Configuring and using a graphical difference tool

git has a command, difftool, that can run a graphical tool on each file that is different between two commits.

  • To configure opendiff as the graphical difference tool:
  git config --global diff.tool opendiff
  • To see the available graphical difference tools:
  git difftool --tool-help
  • To run difftool on <file1> and <file2>
  git difftool <tag> [ <tag2> ] -- <path_to_file1> <path_to_file2>
  • To optionally run difftool on all files in a changeset (answer 'y' or 'n' for each file):
  git difftool <tag> [ <tag2> ]
  • To run difftool on all files in a changeset (i.e., same as 'y' for every file):
  yes | git difftool <tag> [ <tag2> ]

Using diffmerge

This section contains the complete modifications needed for using the graphical tool diffmerge for "git difftool" and "git mergetool"

There is a tool called diffmerge which enables both side-by-side comparison of edited files in git as well as providing a three way-pane for editing merge conflicts. This tool is available for download at: https://sourcegear.com/diffmerge/. It has been installed on izumi and derecho by the system administrators in public areas, so you don't need to download it for those machines.

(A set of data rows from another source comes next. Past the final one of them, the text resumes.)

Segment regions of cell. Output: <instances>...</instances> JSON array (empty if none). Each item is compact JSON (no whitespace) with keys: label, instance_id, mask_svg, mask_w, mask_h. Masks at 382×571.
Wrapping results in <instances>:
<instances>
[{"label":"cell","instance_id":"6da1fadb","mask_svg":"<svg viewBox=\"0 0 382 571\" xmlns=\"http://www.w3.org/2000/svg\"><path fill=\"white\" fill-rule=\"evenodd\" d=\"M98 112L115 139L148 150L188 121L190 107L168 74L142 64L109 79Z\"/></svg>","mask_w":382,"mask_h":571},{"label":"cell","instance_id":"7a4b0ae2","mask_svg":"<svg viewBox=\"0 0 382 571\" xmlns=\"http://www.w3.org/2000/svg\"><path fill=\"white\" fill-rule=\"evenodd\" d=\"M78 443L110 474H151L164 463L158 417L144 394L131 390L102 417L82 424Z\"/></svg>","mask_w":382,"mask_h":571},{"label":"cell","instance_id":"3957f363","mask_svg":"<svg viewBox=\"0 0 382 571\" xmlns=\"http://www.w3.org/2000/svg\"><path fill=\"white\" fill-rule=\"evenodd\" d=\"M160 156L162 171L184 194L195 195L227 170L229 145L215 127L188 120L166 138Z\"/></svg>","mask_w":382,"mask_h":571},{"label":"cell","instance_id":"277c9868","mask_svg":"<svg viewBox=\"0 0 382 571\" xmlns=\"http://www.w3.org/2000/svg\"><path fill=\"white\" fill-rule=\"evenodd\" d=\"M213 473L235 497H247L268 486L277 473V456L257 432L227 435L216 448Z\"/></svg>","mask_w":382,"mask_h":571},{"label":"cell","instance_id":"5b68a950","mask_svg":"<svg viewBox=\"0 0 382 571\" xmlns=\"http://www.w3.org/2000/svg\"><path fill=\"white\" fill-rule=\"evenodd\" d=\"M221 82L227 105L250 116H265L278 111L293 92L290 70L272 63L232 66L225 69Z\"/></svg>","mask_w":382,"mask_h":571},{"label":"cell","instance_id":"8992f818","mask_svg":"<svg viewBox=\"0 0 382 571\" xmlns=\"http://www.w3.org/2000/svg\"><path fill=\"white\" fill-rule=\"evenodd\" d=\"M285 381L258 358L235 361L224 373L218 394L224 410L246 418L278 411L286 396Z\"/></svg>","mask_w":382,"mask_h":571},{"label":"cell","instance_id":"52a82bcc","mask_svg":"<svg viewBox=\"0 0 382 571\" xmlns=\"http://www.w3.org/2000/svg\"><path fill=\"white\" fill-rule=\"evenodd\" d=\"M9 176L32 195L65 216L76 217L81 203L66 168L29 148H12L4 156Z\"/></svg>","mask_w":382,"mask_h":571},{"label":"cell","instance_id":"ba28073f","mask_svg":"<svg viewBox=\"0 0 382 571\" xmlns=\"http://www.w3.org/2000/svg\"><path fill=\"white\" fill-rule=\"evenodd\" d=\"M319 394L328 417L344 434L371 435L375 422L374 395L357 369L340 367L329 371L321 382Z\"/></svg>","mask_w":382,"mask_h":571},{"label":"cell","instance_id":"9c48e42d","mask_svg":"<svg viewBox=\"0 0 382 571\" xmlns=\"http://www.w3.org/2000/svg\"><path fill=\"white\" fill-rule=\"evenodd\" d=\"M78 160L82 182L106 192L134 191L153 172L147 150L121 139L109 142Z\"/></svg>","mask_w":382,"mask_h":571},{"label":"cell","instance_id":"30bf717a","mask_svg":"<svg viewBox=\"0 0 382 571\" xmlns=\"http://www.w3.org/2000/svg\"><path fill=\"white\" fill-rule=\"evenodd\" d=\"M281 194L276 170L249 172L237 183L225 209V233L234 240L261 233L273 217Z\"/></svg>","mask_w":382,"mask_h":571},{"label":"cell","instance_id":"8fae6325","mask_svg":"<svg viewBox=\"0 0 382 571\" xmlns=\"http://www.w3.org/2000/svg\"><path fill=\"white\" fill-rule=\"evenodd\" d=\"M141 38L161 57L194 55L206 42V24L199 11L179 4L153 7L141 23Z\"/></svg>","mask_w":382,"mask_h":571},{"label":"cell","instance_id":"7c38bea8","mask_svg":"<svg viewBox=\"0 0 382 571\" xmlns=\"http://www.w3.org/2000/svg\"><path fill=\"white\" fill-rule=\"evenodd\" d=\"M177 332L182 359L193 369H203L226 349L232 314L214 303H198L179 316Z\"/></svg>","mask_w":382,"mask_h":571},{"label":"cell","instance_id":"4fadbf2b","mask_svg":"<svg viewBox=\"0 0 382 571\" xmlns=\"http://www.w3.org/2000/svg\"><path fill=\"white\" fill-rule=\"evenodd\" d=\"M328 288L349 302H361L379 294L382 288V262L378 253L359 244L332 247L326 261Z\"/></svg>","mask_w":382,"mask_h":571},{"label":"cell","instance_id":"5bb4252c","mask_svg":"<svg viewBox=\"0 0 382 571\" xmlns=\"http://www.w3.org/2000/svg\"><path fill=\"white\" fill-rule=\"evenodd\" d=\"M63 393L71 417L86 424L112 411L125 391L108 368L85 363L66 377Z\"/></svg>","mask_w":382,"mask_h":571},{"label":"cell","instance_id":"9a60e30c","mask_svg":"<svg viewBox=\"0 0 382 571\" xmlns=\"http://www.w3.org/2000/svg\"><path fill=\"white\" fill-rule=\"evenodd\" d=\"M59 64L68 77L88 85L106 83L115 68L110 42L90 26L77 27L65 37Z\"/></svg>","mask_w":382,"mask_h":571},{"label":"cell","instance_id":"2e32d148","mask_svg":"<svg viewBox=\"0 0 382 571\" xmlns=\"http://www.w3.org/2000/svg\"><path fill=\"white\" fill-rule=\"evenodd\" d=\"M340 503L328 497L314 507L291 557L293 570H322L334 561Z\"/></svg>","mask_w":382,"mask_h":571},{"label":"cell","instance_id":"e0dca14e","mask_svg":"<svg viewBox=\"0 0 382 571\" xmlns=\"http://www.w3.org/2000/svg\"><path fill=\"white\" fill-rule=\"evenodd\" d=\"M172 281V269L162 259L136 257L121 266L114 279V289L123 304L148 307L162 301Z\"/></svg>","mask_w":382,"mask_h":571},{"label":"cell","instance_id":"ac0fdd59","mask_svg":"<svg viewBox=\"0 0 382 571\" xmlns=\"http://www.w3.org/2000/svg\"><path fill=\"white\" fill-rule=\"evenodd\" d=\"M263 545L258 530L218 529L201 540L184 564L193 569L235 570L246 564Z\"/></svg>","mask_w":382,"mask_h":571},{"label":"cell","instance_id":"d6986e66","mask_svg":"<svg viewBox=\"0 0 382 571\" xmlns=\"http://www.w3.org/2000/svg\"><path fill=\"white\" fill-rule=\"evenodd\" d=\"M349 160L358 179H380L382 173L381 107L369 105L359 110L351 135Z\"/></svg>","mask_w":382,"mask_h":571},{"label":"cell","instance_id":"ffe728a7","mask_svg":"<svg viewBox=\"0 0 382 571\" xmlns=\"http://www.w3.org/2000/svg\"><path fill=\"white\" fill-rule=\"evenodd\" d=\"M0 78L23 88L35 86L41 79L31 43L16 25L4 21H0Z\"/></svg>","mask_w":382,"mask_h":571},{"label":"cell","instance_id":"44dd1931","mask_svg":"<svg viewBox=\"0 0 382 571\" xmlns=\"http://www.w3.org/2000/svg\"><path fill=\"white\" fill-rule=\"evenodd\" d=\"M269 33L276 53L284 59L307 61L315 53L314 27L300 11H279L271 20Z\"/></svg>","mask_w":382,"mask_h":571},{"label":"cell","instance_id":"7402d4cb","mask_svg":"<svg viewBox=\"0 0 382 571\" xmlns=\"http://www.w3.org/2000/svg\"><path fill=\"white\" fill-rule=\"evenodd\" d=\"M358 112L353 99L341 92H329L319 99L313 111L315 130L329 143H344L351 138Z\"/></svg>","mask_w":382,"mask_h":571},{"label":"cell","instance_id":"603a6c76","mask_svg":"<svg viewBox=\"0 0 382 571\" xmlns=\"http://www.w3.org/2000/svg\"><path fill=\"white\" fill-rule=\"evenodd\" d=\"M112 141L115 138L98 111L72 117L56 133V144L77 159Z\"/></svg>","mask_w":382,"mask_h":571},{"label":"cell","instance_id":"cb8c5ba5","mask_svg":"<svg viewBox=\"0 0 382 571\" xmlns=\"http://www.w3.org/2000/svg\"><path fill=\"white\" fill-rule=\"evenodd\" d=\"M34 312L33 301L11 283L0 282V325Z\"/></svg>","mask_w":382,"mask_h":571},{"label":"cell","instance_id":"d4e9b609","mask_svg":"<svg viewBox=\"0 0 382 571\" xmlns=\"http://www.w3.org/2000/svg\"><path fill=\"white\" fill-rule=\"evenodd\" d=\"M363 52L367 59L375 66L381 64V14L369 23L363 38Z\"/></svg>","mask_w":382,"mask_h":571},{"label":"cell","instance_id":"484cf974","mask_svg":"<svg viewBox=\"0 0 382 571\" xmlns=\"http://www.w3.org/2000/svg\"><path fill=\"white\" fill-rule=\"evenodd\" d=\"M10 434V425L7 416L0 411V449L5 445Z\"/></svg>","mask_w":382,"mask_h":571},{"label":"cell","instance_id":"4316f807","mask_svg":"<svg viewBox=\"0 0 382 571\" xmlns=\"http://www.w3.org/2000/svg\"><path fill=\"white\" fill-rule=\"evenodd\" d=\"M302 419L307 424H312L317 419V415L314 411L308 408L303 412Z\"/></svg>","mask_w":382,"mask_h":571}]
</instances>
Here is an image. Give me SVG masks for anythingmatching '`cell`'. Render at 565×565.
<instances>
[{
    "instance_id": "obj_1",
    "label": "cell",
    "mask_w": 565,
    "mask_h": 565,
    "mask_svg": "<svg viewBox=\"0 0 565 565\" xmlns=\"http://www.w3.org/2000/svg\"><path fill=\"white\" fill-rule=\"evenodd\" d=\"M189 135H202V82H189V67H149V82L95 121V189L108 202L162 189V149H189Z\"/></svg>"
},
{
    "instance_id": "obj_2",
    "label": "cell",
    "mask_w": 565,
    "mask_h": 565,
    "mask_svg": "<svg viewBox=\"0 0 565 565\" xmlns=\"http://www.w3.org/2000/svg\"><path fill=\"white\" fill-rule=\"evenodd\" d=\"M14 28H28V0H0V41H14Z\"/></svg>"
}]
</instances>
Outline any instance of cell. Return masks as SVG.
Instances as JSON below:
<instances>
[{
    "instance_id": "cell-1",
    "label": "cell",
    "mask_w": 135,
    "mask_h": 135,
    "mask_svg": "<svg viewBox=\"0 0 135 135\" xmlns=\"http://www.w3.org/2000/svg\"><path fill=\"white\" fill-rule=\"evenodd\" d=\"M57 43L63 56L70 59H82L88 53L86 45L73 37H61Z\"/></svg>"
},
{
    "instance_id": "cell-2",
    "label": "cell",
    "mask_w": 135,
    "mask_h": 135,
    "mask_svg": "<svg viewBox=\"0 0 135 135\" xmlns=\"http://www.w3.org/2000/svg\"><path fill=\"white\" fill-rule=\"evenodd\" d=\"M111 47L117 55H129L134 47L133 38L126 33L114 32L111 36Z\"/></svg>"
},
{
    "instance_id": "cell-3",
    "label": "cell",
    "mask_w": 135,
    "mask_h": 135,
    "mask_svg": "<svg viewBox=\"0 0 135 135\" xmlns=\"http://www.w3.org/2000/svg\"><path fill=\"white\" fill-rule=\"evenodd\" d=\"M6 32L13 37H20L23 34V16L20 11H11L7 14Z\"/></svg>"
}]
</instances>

To use the differencing tool type: git difftool

If after a git merge the git command says there are conflicts, then you may type git mergetool to allow you to resolve the conflicts and complete the merge. The mergetool with diffmerge properly installed will display three panes. From left to right these panes are:

Code being merged in          Merged code               Your code

The panes are opened in a visual editor, and any changes you make in the middle pane, may be saved by selecting the save icon at the top of the screen and then exiting the window. This will finalize the merge for that particular file.

For a presentation which can be used as a tutorial, you may refer to: Presentation on diffmerge tool for git

The following modifications may be copy/pasted into the user's .gitconfig file which resides in the home directory. Since the potential for making an editing mistake is possible, it is recommended that a copy be made of the .gitconfig file prior to these edits in case an error is discovered.

If you have problems, check out the tips at the bottom of this page

[diff]
        tool = diffmerge
        algorithm = histogram
[difftooldiffmerge]
        cmd = diffmerge \"$LOCAL\" \"$REMOTE\"
[difftool "diffmerge"]
        cmd = diffmerge \"$LOCAL\" \"$REMOTE\"
[difftool]
        prompt = false
[push]
        default = simple
[merge]
        tool = diffmerge
        ff = false
[mergetool "diffmerge"]
        cmd = diffmerge --merge --result=$MERGED $REMOTE $BASE $LOCAL
[mergetool]
        keepBackup = false

Useful tips

  • On derecho, if you get an error message about diffmerge not being loaded, make sure you are using ncarenv/23.09 or newer (to check say "module list")
  • If you do not get a response when clicking on the "git mergetool" window, make sure you find the "conflict" popup and hit "exit" on it
  • If your git mergetool gives blank windows and says: "Files are identical or equivalent under the current RuleSet", hit OK and then go to the File dropdown menu and select "Reload". This filled in the blank windows for the user with this error.
    • CAUTION: Check your file carefully if you do this, as a second user who did this discovered that all of the changes which were automatically merged did not reside in the final saved version.